■ **DATA EXCERPTS**

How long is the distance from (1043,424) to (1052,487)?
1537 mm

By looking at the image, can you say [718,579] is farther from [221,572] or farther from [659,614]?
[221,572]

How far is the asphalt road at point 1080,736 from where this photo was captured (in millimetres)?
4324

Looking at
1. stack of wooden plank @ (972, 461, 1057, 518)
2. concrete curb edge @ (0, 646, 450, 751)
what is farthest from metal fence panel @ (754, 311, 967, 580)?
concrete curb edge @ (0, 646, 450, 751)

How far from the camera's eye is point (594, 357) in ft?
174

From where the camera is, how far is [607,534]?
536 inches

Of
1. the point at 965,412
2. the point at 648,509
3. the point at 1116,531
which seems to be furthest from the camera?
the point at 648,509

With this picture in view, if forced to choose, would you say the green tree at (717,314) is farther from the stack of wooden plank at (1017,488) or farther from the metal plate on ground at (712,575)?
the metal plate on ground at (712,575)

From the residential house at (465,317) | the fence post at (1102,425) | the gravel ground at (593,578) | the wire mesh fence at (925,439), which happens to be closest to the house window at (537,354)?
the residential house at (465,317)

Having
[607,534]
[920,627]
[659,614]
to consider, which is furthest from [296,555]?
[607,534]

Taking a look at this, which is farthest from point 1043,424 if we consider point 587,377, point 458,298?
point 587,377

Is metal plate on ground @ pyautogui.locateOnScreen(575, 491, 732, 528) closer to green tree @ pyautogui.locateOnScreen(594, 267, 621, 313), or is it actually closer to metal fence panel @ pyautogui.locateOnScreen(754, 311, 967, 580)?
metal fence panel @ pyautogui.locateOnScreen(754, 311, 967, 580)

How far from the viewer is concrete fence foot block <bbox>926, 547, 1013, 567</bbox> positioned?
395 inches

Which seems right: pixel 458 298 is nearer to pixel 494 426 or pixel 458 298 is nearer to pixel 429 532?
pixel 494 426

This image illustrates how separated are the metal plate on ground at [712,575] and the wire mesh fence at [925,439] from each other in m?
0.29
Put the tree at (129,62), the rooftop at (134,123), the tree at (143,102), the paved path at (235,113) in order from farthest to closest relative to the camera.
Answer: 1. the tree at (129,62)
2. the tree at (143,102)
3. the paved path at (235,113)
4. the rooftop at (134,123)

■ **EXERCISE AIM**
Copy every record exactly, with nothing added or dropped.

■ **WRITTEN ANSWER**
How long is the distance from (1043,424) to (1052,487)?
1537 mm

By looking at the image, can you say [718,579] is farther from [221,572] or farther from [659,614]?
[221,572]

How far is the asphalt road at point 1080,736 from where this photo was captured (in millimetres)?
4324

Looking at
1. stack of wooden plank @ (972, 461, 1057, 518)
2. concrete curb edge @ (0, 646, 450, 751)
what is farthest from metal fence panel @ (754, 311, 967, 580)?
concrete curb edge @ (0, 646, 450, 751)

How far from the camera's eye is point (594, 357) in ft?
174

From where the camera is, how far is [607,534]?
536 inches

Of
1. the point at 965,412
2. the point at 648,509
3. the point at 1116,531
which seems to be furthest from the camera?
the point at 648,509

With this picture in view, if forced to choose, would you say the green tree at (717,314) is farther from the stack of wooden plank at (1017,488) or farther from the metal plate on ground at (712,575)?
the metal plate on ground at (712,575)

From the residential house at (465,317) | the fence post at (1102,425) | the gravel ground at (593,578) | the wire mesh fence at (925,439), which happens to be closest to the house window at (537,354)?
the residential house at (465,317)

Having
[607,534]
[920,627]
[659,614]
to consider, which is furthest from [296,555]?
[607,534]

Taking a look at this, which is farthest from point 1043,424 if we consider point 587,377, point 458,298?
point 587,377

Is metal plate on ground @ pyautogui.locateOnScreen(575, 491, 732, 528) closer to green tree @ pyautogui.locateOnScreen(594, 267, 621, 313), or is it actually closer to metal fence panel @ pyautogui.locateOnScreen(754, 311, 967, 580)?
metal fence panel @ pyautogui.locateOnScreen(754, 311, 967, 580)

How far from the viewer is concrete fence foot block <bbox>926, 547, 1013, 567</bbox> positioned?
395 inches

Which seems right: pixel 458 298 is nearer to pixel 494 426 or pixel 458 298 is nearer to pixel 429 532?
pixel 494 426

This image illustrates how separated are the metal plate on ground at [712,575] and the wire mesh fence at [925,439] from each other in m?
0.29
Put the tree at (129,62), the rooftop at (134,123), the tree at (143,102), the paved path at (235,113) in order from farthest to closest relative to the camera.
Answer: 1. the tree at (129,62)
2. the tree at (143,102)
3. the paved path at (235,113)
4. the rooftop at (134,123)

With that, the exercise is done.